Drop Back Ten had a very peculiar feel to me. When it started, I felt like I was watching some kind of student film, perhaps a short film. I’m not even sure I can put my finger on what felt so cheap or amateurish about it. Maybe the dreary, generic soundtrack contributed to the oddity of the film, but I never did shake the feeling that I wasn’t watching a “real” movie.

I did a little investigating afterward, and I couldn’t find the title at all at the Rotten Tomatoes site. IMDB had it listed, with only one review. The review stated it had not gone over well at the festival where it was screened.
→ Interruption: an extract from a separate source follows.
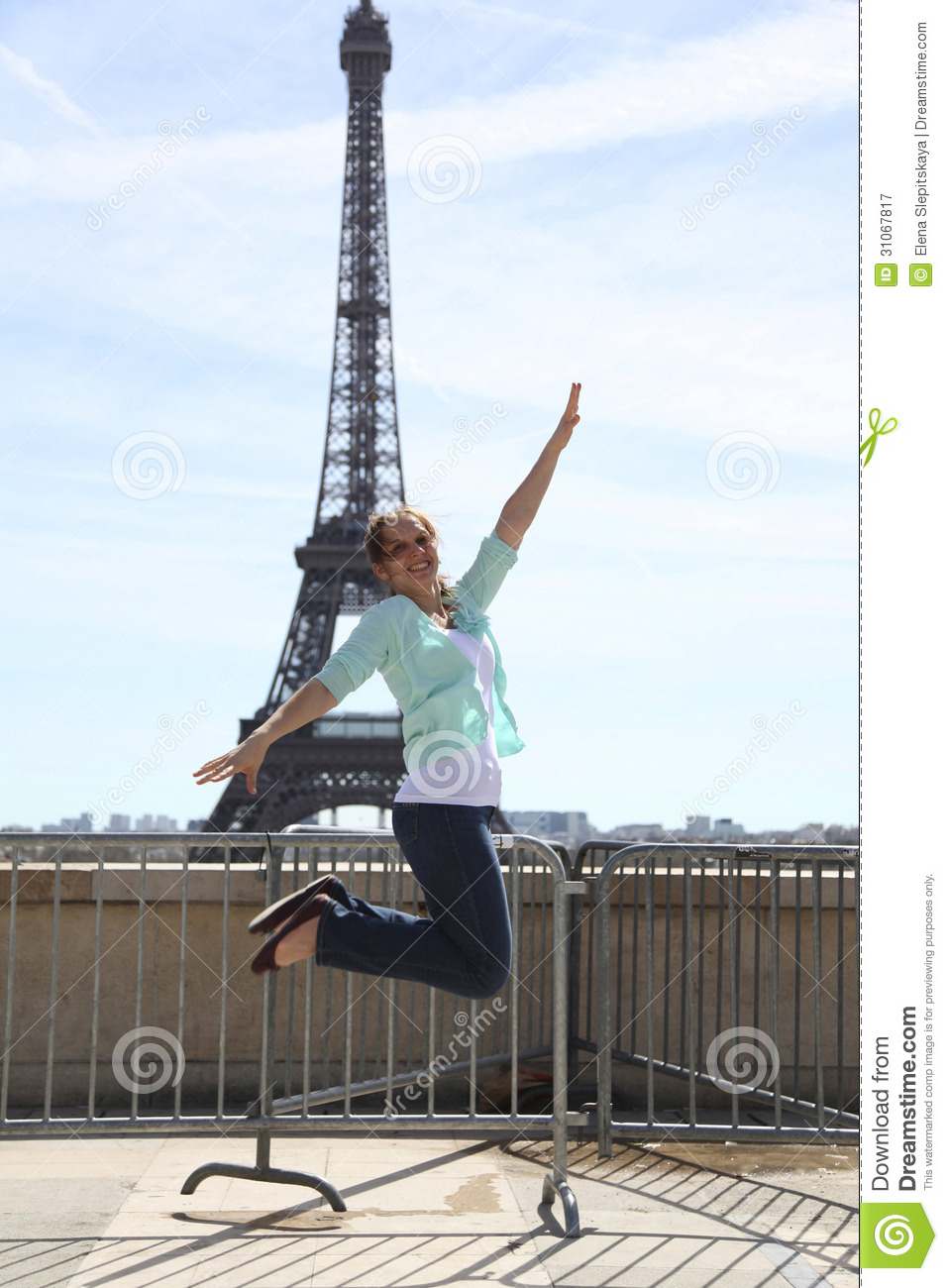 Happy young woman jumping against eiffel tower royalty free stock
It also listed the movie as unrated, so I’m wondering if maybe it never even had a normal release to theaters.

On the other hand, it was the filmmaker Stacy Cochran’s third film, and apparently one or both of the other two had been “big” enough to include some name actors and actresses, so it’s not like this was the work of a total beginner.
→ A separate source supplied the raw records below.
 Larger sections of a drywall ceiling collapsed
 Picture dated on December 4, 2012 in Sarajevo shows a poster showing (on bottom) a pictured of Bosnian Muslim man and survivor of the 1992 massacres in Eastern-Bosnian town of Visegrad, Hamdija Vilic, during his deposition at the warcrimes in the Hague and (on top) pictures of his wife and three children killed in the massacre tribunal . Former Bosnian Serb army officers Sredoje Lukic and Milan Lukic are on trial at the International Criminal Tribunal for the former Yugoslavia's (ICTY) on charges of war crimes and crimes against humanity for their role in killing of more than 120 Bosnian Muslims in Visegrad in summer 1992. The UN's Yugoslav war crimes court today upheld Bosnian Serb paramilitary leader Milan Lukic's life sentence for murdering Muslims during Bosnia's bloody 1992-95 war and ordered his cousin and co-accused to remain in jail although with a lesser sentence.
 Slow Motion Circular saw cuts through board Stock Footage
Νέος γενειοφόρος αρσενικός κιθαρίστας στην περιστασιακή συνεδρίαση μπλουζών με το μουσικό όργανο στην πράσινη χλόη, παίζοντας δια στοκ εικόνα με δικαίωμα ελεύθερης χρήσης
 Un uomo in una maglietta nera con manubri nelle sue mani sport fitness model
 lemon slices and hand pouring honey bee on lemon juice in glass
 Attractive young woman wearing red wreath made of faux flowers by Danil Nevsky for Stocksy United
Beyond this sort of student film feel of it, I guess it was OK. Maybe below average, but not terrible.

The story had potential, once I figured out what the story is. But the execution of it is rather dull, there are tangential scenes included that only contribute minimally to the main storyline and probably should have been edited out, and the ending confused me.

A magazine writer trying to re-establish his career is sent to do a puff piece on a young actor playing a quarterback in a movie, or at least the people from the studio do everything they can to ensure it is a puff piece that serves as little more than free publicity for the movie.

The actor himself seems open to letting the story get a little deeper, but then he has second thoughts when the writer gets too close to his family and discovers an alarming history of abuse. The writer then kind of plays the actor and his wife off against each other, letting each know that he wants to be fair to both and not have only the other party’s side of things covered in his article. They go back and forth trying at times to control the story so it puts them in the better light, while at other times entreating him not to do the story at all.

Anyway, Drop Back Ten raises some interesting issues of journalistic ethics and domestic abuse and such, but I just didn’t feel that the way these issues were handled was particularly compelling.